短い課題 1 »
次の(a)〜(c)がページ抜粋の内容と一致するかを、それぞれ「はい」か「いいえ」で判定せよ。各判定には、決め手となる本文の語句を正確に引用して添えること。(a) 経理部は経費精算の処理を手作業で行っている。(b) 社員の数が増えても経費精算の処理量は変わらない。(c) 振り込み処理には、今でも必ず銀行へ行かなければならない。
短い課題 2 »
ページ抜粋のうち、「その流れは、概ねこのようなものです。」で始まり「④経理部から社員へ現金支払い、または社員の銀行口座へ振り込み。」で終わる部分を、一字も変えずに出力せよ。

ページ抜粋 »
....

そもそも、経費精算業務とはどんなものか?経費精算業務をリモート化する方法とはどんなものか?などを考えてみたいと思います。

経費精算処理とは

経費精算とは、社員が出張や備品購入などで自己負担している経費を、勘定科目ごとに経費処理し、社員に現金支払いする処理のことを言います。

その流れは、概ねこのようなものです。

①経費精算の用紙に日時、内容、金額を記入し、領収証を台紙に張り付けて添付し、上司に提出。

②最終決裁者まで捺印し、最終的に経理部へ回される。

③経理部では、領収証と金額のチェック、交通機関や料金のチェックなどを行う。

④経理部から社員へ現金支払い、または社員の銀行口座へ振り込み。

経理部は、これらの処理を1年中手作業で行っています。社員の数に応じて、処理量も多くなっていきます。さらに、決算期に重なると、膨大な負荷が経理に加わります。

社員が個人のお金で会社の経費を立て替えてくれているわけですから、迅速に処理しなくてはなりません。さらに、正確性や不正のチェックもしなくてはなりません。

経費精算処理でリモートワーク出来ない理由

経費精算は、これまでリモートワークが出来ない業務とされてきました。理由としては、以下のようなものがありました。

紙での処理

従業員が経費精算申請をする場合、経費精算の用紙に記入し、領収証などの証憑書類を添えて申請するため、どうしても現物の紙の処理が必要でした。

決裁処理

経費精算にあたっては、申請する社員の上司やその上司、あるいは社長、経理部までの決裁印が必要であり、そのために出社を余儀なくされていました。

振り込み処理

さらに、経費申請した社員の口座へ振り込むための銀行処理で出社しなければなりませんでした。しかし、近年はファームバンキングやインターネットバンキングなど、銀行に行かなくても振り込み処理が出来る仕組みが増えてきました。

システムを活用した経費精算処理のリモート化

リモート化が可能になった法律的背景

経費精算処理をリモート化するにあたって、決定的なネックになっていたのが、領収証などの証憑類といわれる紙の処理です。

....

生データ »
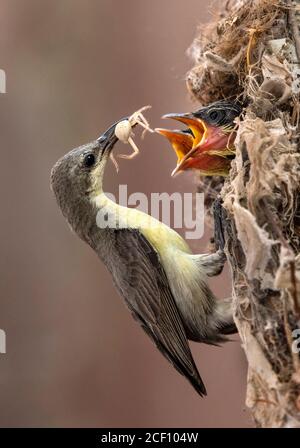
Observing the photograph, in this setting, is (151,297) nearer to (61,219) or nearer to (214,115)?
(214,115)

....

課題の解答 1 »
(a) はい。「経理部は、これらの処理を1年中手作業で行っています。」
(b) いいえ。「社員の数に応じて、処理量も多くなっていきます。」
(c) いいえ。「近年はファームバンキングやインターネットバンキングなど、銀行に行かなくても振り込み処理が出来る仕組みが増えてきました。」

課題の解答 2 »
その流れは、概ねこのようなものです。

①経費精算の用紙に日時、内容、金額を記入し、領収証を台紙に張り付けて添付し、上司に提出。

②最終決裁者まで捺印し、最終的に経理部へ回される。

③経理部では、領収証と金額のチェック、交通機関や料金のチェックなどを行う。

④経理部から社員へ現金支払い、または社員の銀行口座へ振り込み。